_What you are asked to do_
The required output is the line that contains "In the depicted" plus every line after it in the listing below, copied exactly as it appears.

_Data section_

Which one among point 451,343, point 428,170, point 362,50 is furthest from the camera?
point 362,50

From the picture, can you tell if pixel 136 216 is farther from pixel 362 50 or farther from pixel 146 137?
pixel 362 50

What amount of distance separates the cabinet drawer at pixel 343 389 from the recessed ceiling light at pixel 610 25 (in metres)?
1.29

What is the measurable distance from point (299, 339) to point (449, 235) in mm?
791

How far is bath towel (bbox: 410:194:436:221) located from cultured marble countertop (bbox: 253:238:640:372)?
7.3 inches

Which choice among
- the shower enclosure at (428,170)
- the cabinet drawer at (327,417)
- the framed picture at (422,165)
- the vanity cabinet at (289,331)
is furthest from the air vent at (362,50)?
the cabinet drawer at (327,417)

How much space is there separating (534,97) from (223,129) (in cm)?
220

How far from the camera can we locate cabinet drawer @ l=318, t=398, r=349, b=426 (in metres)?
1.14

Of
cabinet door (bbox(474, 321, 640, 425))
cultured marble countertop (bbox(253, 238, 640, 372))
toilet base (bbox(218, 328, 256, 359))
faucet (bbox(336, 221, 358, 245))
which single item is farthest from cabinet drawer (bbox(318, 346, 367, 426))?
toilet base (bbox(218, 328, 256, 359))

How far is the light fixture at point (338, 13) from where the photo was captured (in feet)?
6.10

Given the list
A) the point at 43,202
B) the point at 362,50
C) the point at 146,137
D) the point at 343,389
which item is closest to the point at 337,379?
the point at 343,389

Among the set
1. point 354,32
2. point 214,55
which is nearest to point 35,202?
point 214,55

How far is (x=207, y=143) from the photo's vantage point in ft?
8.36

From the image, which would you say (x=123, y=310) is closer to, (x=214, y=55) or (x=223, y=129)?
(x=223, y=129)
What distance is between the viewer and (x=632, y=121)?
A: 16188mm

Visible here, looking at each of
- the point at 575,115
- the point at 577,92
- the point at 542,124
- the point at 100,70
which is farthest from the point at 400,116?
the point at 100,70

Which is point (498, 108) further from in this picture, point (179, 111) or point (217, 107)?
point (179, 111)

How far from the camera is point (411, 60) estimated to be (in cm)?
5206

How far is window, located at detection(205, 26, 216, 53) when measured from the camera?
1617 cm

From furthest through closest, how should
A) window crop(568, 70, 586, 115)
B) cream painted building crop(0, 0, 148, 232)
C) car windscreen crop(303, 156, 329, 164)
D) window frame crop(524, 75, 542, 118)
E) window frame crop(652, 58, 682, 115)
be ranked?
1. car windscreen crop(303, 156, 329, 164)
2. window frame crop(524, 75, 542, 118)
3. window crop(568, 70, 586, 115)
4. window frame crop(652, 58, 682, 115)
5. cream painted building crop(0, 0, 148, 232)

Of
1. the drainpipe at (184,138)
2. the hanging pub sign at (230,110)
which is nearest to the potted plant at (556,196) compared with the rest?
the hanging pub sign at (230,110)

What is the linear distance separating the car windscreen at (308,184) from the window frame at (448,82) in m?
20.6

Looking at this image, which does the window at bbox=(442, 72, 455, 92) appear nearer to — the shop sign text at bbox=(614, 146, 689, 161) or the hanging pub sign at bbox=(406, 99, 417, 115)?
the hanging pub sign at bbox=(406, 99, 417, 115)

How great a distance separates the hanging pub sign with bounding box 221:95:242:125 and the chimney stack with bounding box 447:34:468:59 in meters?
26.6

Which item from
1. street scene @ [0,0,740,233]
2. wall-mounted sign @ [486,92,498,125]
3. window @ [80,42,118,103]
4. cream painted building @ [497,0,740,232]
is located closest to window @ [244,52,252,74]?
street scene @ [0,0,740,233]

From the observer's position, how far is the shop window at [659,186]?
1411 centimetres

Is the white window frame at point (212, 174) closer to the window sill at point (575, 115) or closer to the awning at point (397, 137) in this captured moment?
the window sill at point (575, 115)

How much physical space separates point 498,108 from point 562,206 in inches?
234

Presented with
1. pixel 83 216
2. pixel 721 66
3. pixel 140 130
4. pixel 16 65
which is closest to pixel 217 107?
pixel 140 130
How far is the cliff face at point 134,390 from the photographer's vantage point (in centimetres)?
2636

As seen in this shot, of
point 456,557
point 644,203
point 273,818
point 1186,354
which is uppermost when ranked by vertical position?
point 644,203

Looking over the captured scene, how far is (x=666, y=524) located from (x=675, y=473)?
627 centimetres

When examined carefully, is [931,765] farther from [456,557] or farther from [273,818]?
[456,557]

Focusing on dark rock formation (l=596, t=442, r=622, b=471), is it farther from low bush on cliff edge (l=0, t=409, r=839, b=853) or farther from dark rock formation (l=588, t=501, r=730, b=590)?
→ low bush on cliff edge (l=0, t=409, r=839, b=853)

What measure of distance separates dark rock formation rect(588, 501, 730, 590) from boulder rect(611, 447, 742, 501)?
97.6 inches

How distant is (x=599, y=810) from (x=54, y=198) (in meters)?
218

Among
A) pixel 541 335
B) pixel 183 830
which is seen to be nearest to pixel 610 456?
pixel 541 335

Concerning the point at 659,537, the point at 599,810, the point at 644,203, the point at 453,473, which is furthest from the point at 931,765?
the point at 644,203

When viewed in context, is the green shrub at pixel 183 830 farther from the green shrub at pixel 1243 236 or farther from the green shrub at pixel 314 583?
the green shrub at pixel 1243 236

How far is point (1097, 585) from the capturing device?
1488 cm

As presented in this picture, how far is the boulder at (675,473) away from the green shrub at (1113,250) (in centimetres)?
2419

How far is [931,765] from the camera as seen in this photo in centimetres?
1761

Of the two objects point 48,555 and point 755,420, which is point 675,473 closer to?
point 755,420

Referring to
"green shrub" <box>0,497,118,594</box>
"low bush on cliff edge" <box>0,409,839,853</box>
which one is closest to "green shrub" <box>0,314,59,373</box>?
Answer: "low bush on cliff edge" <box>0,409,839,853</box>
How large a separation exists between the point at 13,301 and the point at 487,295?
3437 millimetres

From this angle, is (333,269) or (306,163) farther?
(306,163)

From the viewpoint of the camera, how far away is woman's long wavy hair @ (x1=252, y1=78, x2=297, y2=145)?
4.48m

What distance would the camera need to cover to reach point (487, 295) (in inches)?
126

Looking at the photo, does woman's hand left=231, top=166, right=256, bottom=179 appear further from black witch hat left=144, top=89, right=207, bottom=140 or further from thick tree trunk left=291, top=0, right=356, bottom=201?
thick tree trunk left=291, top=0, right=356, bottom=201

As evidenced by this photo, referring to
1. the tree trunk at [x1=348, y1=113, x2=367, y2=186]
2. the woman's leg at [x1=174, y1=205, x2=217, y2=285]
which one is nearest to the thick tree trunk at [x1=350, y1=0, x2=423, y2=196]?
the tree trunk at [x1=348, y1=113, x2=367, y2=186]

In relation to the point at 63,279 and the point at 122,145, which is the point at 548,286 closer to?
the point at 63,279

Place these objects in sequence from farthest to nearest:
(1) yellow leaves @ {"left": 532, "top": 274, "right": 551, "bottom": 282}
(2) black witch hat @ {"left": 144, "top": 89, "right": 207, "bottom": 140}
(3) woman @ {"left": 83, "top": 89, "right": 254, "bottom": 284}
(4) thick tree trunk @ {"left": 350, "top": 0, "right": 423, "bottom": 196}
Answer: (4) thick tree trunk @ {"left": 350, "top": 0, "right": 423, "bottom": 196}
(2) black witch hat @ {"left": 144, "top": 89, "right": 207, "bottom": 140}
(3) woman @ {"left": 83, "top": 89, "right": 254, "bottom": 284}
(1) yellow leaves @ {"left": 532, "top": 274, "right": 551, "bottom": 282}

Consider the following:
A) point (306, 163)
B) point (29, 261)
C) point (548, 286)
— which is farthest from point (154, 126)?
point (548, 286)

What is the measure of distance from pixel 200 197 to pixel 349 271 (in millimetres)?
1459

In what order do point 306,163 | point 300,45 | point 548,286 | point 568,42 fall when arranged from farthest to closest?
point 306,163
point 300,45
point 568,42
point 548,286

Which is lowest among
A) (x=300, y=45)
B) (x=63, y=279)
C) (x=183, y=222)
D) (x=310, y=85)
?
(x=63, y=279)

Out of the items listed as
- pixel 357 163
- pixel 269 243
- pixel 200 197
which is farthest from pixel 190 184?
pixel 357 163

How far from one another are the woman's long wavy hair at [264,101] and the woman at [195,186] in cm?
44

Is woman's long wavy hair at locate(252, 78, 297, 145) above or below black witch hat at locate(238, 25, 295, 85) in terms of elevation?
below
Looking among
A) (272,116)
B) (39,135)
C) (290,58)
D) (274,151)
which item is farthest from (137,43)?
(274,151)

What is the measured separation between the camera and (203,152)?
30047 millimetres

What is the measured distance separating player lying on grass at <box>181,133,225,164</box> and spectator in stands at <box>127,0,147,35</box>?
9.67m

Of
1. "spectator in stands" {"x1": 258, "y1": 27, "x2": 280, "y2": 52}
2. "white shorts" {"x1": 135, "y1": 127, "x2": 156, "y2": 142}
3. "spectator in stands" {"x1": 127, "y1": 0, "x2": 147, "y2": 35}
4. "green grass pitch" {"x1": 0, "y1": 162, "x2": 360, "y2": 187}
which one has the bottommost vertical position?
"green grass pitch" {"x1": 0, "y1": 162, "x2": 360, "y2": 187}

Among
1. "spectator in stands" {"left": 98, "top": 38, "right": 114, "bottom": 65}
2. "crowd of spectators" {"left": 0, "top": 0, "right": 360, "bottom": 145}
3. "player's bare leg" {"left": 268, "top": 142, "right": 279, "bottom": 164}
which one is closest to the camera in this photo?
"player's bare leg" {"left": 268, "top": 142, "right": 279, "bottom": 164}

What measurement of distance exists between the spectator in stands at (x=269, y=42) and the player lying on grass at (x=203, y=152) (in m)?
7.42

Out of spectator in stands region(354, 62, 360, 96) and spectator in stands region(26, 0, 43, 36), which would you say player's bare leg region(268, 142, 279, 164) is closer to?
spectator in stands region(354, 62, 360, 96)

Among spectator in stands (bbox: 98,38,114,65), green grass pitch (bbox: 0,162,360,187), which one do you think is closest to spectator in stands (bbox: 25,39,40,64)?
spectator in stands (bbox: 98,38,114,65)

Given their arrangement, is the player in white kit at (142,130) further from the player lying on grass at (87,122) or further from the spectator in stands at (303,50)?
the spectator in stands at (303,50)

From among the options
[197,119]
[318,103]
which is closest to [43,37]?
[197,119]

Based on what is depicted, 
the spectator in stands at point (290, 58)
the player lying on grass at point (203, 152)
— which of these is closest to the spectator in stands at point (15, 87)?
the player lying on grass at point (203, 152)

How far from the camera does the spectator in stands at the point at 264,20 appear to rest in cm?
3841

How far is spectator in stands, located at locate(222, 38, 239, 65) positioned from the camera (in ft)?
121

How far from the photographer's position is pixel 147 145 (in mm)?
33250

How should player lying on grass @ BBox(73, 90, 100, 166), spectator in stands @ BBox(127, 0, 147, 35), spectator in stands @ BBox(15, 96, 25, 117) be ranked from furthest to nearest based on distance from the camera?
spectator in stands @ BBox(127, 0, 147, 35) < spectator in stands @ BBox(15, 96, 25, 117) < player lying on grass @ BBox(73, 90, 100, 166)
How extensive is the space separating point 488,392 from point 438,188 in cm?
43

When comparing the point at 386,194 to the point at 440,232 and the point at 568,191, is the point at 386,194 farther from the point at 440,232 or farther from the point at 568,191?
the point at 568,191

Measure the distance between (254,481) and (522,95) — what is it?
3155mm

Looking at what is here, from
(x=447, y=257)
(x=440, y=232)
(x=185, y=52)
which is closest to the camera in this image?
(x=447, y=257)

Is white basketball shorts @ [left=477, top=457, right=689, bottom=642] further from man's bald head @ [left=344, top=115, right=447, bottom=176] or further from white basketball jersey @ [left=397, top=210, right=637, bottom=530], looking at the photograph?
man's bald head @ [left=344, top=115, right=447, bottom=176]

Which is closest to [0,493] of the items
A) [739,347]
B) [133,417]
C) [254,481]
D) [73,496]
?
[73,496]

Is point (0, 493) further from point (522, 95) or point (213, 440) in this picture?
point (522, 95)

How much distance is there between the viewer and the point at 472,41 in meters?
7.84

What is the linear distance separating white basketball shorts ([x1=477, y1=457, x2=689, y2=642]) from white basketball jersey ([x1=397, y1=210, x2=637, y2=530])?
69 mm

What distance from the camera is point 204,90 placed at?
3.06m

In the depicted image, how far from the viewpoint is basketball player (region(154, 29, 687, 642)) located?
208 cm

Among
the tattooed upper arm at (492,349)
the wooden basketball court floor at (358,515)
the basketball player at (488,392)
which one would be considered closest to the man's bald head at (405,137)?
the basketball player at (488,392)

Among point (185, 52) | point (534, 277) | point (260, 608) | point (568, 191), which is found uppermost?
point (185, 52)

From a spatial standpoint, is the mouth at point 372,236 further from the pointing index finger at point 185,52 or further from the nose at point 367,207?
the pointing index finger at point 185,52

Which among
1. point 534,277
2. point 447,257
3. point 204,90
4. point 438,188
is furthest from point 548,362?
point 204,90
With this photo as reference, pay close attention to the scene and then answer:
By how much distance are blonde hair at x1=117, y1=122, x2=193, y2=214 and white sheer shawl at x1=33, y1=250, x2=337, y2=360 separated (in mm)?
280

_Written answer_
In the depicted image, how far from the viewpoint is basketball player (region(154, 29, 687, 642)) located?
208 cm

Among
the tattooed upper arm at (492,349)
the wooden basketball court floor at (358,515)
the basketball player at (488,392)
which one would be considered closest to the man's bald head at (405,137)?
the basketball player at (488,392)

Among point (185, 52) | point (534, 277) | point (260, 608) | point (568, 191), which is found uppermost?
point (185, 52)

From a spatial standpoint, is the mouth at point 372,236 further from the pointing index finger at point 185,52 or further from the nose at point 367,207?
the pointing index finger at point 185,52

Which among
1. point 534,277
2. point 447,257
3. point 204,90
4. point 438,188
is furthest from point 548,362?
point 204,90
With this photo as reference, pay close attention to the scene and then answer:
By how much distance are blonde hair at x1=117, y1=122, x2=193, y2=214 and white sheer shawl at x1=33, y1=250, x2=337, y2=360 separated (in mm)?
280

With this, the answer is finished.